One security guard at one of the hotels said: ‘You’ve got nothing to occupy these guys. So of course they’re going to go out there and work.’
Journalists and the public are barred from Home Office migrant hotels but the BBC said it had ‘gained access through migrant contacts who had made the journey across the English Channel from France’.
Ms Mitchell added that she had chatted to families who has been waiting in the country for almost a decade for their cases to be ruled on.
Migrants interviewed on the programme also admitted doing black market jobs, with some paid as little as £20 for shifts of 10 or 11 hours.
Arrivals have previously secured asylum by arguing deportation Article 3 rights under the European Convention on Human Rights, which protects against persecution and torture.
Many of these jobs had been arranged before they even crossed the Channel, with money sent back to the asylum seekers’ home country as soon as they were paid.

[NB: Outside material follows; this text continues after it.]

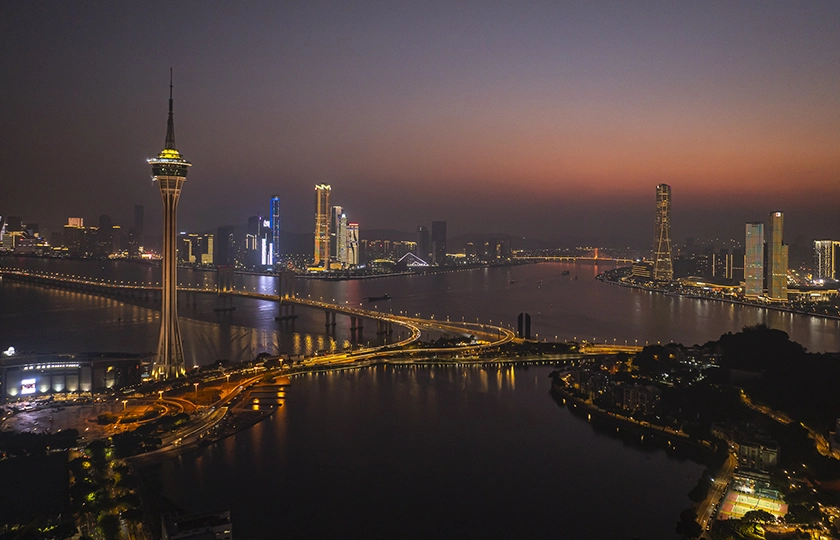 Cinco experiencias que convierten a Macao en una de las grandes sorpresas de Asia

At the end of June there were just over 32,000 in taxpayer-funded hotels, up eight per cent in a year.
The Home Office has also said an all-time high of 111,084 asylum applications were lodged in the year to June, up 14 per cent on the previous 12 months.
Despite increasing numbers, Labour has said it will close all migrant hotels by 2029.
In August Epping Forest District Council won a temporary High Court injunction to stop migrants being placed at The Bell hotel, in Epping.
But the Home Office successfully challenged the decision at the Court of Appeal, and the hotel remains open pending any further legal action.
The amount of taxpayer’s money spent on asylum support fell to £4.76billion in 2024-25, down from £5.38billion the previous year.
But costs are massively higher than a decade ago, when the figure stood at less than £475million a year.
A Home Office spokesman said: ‘The Home Secretary has asked the department to urgently look into the use of taxis to transfer asylum seekers.’